When I thought over all that he had told me, after he had left the room, it was impossible, even setting apart my natural inclination as a woman to put the blame on the woman, not to come to the conclusion that the fault in this most uncomfortable household was chiefly on the side of Mrs. Rayner. I had never seen a more attentive, long-suffering husband, nor a more coldly irritating wife. From all I had seen, I judged that Mr. Rayner was a sociable man, particularly alive to sympathy, fond of conversation and the society of his fellow-men. To such a man the sort of exile his wife’s obstinate reserve and dislike to society condemned him to must have been specially hard to bear with patience. It was true he scoffed at the society the neighborhood afforded, and made me laugh by his description of a country dinner-party, where one could almost predict with certainty what each lady would wear, and where more than half the gentlemen were clergymen, and how the talk would drift after dinner into clerical “shop,” and one of the ladies would play a colorless drawing-room piece on the piano, and one of the gentlemen—a curate nearly always—would sing an unintelligible song, in a husky voice, and, when told—by a lady—how well it suited his style, would reply modestly that Santley’s songs always did.
But I fancied that, dull as it might be, Mr. Rayner would have been glad of more of even such society as the neighborhood afforded; and, from the bitterness with which he laughed at the paltry pride of small country gentlemen, I soon began to imagine that he must have been snubbed by some among them.

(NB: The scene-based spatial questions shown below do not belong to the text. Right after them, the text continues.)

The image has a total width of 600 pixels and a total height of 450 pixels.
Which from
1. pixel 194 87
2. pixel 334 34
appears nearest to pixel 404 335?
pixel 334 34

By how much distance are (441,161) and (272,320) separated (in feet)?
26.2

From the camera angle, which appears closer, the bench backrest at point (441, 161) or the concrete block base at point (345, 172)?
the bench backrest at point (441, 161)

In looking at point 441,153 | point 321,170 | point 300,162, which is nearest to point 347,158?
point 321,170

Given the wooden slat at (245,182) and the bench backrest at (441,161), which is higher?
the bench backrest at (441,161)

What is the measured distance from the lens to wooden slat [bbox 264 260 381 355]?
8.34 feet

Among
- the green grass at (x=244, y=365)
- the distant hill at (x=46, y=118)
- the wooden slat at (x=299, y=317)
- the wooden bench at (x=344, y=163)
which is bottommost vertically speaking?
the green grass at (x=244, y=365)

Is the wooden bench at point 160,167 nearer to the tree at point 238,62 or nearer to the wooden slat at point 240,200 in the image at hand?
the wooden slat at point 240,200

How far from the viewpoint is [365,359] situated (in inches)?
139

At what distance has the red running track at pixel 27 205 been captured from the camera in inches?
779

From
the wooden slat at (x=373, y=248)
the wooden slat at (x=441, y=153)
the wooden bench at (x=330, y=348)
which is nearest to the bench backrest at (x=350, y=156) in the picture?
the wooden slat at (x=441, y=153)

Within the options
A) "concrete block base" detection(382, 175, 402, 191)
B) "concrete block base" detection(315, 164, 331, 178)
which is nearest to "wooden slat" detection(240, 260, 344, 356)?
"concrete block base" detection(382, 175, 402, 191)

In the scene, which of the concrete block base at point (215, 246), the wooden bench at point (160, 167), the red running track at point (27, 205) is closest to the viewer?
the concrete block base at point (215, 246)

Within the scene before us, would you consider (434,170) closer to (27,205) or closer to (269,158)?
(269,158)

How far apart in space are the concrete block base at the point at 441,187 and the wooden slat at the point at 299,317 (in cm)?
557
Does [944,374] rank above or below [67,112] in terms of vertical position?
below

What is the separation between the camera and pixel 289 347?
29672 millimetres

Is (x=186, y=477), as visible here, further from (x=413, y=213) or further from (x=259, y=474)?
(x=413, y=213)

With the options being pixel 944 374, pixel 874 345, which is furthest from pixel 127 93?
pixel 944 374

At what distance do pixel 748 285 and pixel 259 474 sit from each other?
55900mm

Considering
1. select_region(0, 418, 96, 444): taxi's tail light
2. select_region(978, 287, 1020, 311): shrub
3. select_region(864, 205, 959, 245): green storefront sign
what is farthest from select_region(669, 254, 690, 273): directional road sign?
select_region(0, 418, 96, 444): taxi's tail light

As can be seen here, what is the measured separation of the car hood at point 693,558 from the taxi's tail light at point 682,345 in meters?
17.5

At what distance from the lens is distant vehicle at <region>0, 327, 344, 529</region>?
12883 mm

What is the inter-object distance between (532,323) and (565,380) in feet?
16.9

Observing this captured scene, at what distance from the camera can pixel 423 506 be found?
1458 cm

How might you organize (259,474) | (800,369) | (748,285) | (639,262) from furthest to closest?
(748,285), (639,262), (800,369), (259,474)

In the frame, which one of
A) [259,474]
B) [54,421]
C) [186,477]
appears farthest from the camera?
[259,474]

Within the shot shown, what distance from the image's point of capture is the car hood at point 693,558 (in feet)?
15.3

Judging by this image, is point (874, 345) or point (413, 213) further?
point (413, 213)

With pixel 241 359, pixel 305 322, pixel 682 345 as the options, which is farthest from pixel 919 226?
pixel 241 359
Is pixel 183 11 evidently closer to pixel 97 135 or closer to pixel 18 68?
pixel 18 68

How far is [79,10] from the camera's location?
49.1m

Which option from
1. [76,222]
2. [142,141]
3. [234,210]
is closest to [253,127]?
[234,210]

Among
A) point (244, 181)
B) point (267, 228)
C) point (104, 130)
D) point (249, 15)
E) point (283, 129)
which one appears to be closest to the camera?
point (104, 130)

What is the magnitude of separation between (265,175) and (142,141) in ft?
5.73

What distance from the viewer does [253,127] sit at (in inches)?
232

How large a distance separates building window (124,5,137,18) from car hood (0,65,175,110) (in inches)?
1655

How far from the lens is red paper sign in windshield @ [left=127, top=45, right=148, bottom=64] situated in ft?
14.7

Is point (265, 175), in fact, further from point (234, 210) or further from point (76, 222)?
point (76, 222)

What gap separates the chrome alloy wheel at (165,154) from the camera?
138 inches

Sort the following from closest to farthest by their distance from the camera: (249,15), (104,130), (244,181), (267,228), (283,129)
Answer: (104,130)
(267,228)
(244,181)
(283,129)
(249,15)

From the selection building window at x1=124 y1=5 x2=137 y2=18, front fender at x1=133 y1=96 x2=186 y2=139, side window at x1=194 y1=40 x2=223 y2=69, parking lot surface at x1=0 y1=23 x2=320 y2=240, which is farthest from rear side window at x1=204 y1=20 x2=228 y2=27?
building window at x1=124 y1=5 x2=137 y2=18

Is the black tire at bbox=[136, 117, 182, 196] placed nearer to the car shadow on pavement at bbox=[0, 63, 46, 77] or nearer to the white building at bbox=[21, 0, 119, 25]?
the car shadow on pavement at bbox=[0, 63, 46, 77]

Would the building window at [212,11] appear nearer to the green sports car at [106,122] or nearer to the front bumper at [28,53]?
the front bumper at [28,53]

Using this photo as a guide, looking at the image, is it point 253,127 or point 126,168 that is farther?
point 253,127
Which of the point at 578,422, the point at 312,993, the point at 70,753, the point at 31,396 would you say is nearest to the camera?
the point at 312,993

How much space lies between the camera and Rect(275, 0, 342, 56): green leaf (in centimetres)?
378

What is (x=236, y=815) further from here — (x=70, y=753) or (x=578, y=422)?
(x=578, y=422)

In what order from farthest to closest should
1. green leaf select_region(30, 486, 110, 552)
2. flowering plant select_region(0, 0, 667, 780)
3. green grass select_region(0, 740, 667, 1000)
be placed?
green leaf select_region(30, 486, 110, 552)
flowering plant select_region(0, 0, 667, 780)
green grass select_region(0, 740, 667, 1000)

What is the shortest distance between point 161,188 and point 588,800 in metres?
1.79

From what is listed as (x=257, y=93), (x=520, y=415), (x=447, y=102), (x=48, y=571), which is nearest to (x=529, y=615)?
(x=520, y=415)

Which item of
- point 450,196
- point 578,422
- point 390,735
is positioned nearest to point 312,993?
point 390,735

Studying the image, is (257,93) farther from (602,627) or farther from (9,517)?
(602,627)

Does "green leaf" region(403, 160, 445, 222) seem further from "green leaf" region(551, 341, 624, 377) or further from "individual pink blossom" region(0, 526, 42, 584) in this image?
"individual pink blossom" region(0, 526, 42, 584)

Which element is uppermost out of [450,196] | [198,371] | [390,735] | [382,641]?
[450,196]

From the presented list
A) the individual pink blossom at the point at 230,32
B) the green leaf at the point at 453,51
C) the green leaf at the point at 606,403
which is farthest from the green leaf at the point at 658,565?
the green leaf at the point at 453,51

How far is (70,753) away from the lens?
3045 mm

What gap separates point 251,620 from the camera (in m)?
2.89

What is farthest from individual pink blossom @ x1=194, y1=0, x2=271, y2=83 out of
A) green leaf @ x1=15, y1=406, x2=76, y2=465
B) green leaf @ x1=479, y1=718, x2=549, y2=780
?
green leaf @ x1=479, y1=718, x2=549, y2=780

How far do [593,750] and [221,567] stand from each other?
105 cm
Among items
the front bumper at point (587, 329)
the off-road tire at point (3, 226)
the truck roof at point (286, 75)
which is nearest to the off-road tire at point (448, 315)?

The first Sunday after my arrival was so wet that we could not go to church, so that I had been there a fortnight before I saw a general gathering of the inhabitants. But on the very day previous to this event I had an encounter with two of the ladies of the neighborhood which left a most unpleasant impression upon my mind. Haidee and I were taking our morning walk, when a big Newfoundland dog rushed through a gap in the hedge and frightened my poor little pupil so much that she began to scream. Then a young girl of about fourteen or fifteen, to whom the dog belonged, came up to the hedge, and said that she was sorry he had frightened the child, but that he would not hurt her. And she and I, having soothed Haidee, exchanged a little talk about the fields and her dog, and where the first blackberries were to be found, before we parted, my pupil and I going on by the road while the girl remained in the field. We were only a few steps away when I heard the voice of another girl addressing her rather sharply.
“Who was that you were talking to, Alice?”
The answer was given in a lower voice.
“Well,” the other went on, “you should not have spoken to her. Don’t you know she comes from the house on the marsh?”